Gene Weingarten: BEcause I ask frequently, I am scrupulous about giving the right directions. I once got confused and sent a man 15 blocks away from where he needed to go. This still bothers me. If he is reading this: Sorry, the Safeway is NOT on Maryland Avenue. It is on Nebraska, about a block away from where we were standing.
Pat the Perfect: The Risque Tom Lehrer: In the 1970s, he wrote a song for the PBS kids' reading show "The Electric Company" called "Silent E" ("Who can turn a can into a cane? Who can turn a pan into a pane? It's easy, don't you see, with Silent E").
Later on, for a London-based revue of his songs called "Tomfoolery," was added: "Who can turn a simple rap into rape?"
Gene Weingarten: Hahaha. Thanks, Pat.
Obama: My husband is conservative, but not so much with the current Republicans. However, this morning heading to the polls, he said something way offensive about Obama. I can't believe he said it. I've never heard anything like that from him.
Besides the fact that we are going to have a long conversation tonight, it makes me really nervous that Obama's race is going to play a much bigger picture in the general election than in the primaries.
Gene Weingarten: I think this country is going to rise to the occasion. I believe it, deeply.
That guy's a liar: I'M the guy who's having a hard time getting past "hi" with a woman in an adjacent office. Sheesh! Did he think I wouldn't be reading today?
Gene Weingarten: Hahahahahaha.
Lehrer is immort, AL: The first song by Tom Lehrer I ever heard was "Silent E," on The Electric Company.
When I was in high school my father revealed that he had listened to Lehrer on 10" records back in the 50s, when he was hanging out with the Kingston Trio and listening to the Weavers. (This was quite a shock to me because I knew my father as a passionate Goldwater Republican. Also, who knew there were 10" records?) He found Lehrer's albums on Reprise and bought all of them, and we played them over and over.
Today my children (ages 9 and 7) love him, mostly for "The Elements." It's only a matter of time before I break down and let them listen to "I Got It From Agnes."
I always liked Lehrer's other stock response about his retirement. "When people ask whether he is interested in writing songs about various hilarious current events (war, recent presidential administrations), Lehrer says he feels like a resident of Pompeii who has been asked to make a few humorous comments about lava."
Gene Weingarten: Heh.
Spittle: Gene, I'm so glad you asked the spitting question. Why on earth is it socially acceptable to spit in public when virtually every other bodily secretion is verboten? Spitting is unsanitary and, frankly, disgusting. I can honestly say I have never spit in my life (barring the dentist's office and the like). I am, obviously, a woman. I'm also in my late twenties, and I feel the spitting problem is especially rampant among men in my age category. Unless you're running a marathon - and let's face it, lots of runners pee themselves or worse, so spitting is the least of their worries - there shouldn't be any spitting in public.
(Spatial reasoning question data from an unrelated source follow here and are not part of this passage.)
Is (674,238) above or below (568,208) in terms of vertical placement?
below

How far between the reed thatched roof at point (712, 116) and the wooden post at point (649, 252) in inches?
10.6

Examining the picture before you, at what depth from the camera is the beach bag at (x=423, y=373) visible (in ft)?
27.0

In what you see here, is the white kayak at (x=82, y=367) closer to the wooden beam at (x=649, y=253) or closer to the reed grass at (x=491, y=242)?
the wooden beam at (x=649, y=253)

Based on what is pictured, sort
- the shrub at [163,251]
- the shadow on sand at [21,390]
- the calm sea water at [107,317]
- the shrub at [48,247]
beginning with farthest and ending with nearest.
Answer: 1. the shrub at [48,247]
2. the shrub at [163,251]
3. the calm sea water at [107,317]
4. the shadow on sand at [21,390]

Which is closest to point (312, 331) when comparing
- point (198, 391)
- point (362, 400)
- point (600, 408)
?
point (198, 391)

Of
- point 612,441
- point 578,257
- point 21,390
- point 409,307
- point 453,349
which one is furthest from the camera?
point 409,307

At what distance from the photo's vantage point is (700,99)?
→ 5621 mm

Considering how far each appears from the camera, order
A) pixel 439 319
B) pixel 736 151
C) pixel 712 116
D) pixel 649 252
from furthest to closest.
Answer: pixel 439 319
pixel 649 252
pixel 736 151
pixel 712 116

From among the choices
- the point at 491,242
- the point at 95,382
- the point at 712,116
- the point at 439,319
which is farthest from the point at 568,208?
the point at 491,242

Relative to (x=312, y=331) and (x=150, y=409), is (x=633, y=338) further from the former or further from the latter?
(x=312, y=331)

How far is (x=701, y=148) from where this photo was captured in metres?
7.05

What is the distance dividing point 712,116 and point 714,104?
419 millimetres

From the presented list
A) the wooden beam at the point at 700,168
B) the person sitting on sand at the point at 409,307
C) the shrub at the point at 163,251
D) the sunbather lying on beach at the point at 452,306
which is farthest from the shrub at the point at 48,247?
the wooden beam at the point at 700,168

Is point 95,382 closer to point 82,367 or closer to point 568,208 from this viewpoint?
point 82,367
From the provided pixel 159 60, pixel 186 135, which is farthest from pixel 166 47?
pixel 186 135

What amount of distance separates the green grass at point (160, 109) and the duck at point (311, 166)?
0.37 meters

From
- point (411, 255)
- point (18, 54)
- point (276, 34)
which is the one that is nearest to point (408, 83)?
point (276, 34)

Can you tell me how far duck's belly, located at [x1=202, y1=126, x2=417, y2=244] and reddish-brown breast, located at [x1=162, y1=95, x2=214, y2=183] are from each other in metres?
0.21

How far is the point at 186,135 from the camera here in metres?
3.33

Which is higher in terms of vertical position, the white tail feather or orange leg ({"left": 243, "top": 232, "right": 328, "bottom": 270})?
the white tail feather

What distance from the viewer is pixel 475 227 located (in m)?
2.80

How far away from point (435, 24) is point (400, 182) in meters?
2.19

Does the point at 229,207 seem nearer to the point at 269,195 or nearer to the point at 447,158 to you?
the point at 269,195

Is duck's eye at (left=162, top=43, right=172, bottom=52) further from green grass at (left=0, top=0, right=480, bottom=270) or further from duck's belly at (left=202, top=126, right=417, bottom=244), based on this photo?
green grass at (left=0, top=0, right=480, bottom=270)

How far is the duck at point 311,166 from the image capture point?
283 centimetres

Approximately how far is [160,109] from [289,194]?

Gene Weingarten: I would like to hear from some guy who spits. I don't. I don't know why you would have to.
I also ask directions. These are two very non-guy things about me. Oh, and I have a vagina. That's a third.
Leher, ed: I was also exposed to Tom Lehrer an impressionable age, probably 13-15 when my parents brought home "That Was the Year That Was" and "An Evening Wasted with Tom Lehrer". I don't think anyone has combined the musical and political/social satire the way he did. Weird Al and Peter Schickele/PDQ Bach do well on the music side but don't particularly try to get the political/social side. Someone, probably PBS, occasionally broadcasts a performance that was recorded very late in his career. I'm glad to hear he's still alive and disappointed that he has hung up his piano.
Gene Weingarten: Well, he IS eighty.
Bethesda, MD: Hi Gene,
I don't know that we've ever covered this - what are your thoughts on Valentine's Day?
Gene Weingarten: I like any day that affords us another chance to buy presents for our women. Because our women are SO grateful for SO minor a fact. Because they are SO certain we will forget. Yes, it was invented by the chocolate and florist industry, which is why I never gives chocolates and flowers for Valentine's Day.
Dirty Ratsville: Gene,
I think I know how you'll answer already, but I'll ask anyway.
Would you rat out a(n admittedly despised) coworker if you found incontrovertible evidence that s/he had been snorting drugs in the office bathroom, on company time?
Would it make a difference to know that said coworker SUCKS at his/her job, and that said suckage really affects others' jobs, and that this person's manipulations were WAY out of hand and they had been getting away with murder for far too long?
Gene Weingarten: I think you need to report this for everyone's benefit, probably including his/hers.
More than just relief: Thank you for your answer on the "morons" who say they could vote for McCain or Obama, you said it perfectly - though I know I probably won't be able to vote for McCain, when the time comes, and I've had to renege on my promise to my mother never to vote for HRC, because I just might have to - but it's more than just relief.
I registered to vote with great excitement, almost 32 years ago; and this morning, when I voted for Obama, was the first time I have been excited, proud, and happy to vote. For that, I am profoundly grateful. And I'm grateful for McCain doing so well for the same reason - because even though I don't agree with him on many issues, I do like and respect him, and I haven't been able to say that for - well, for the past 32 years.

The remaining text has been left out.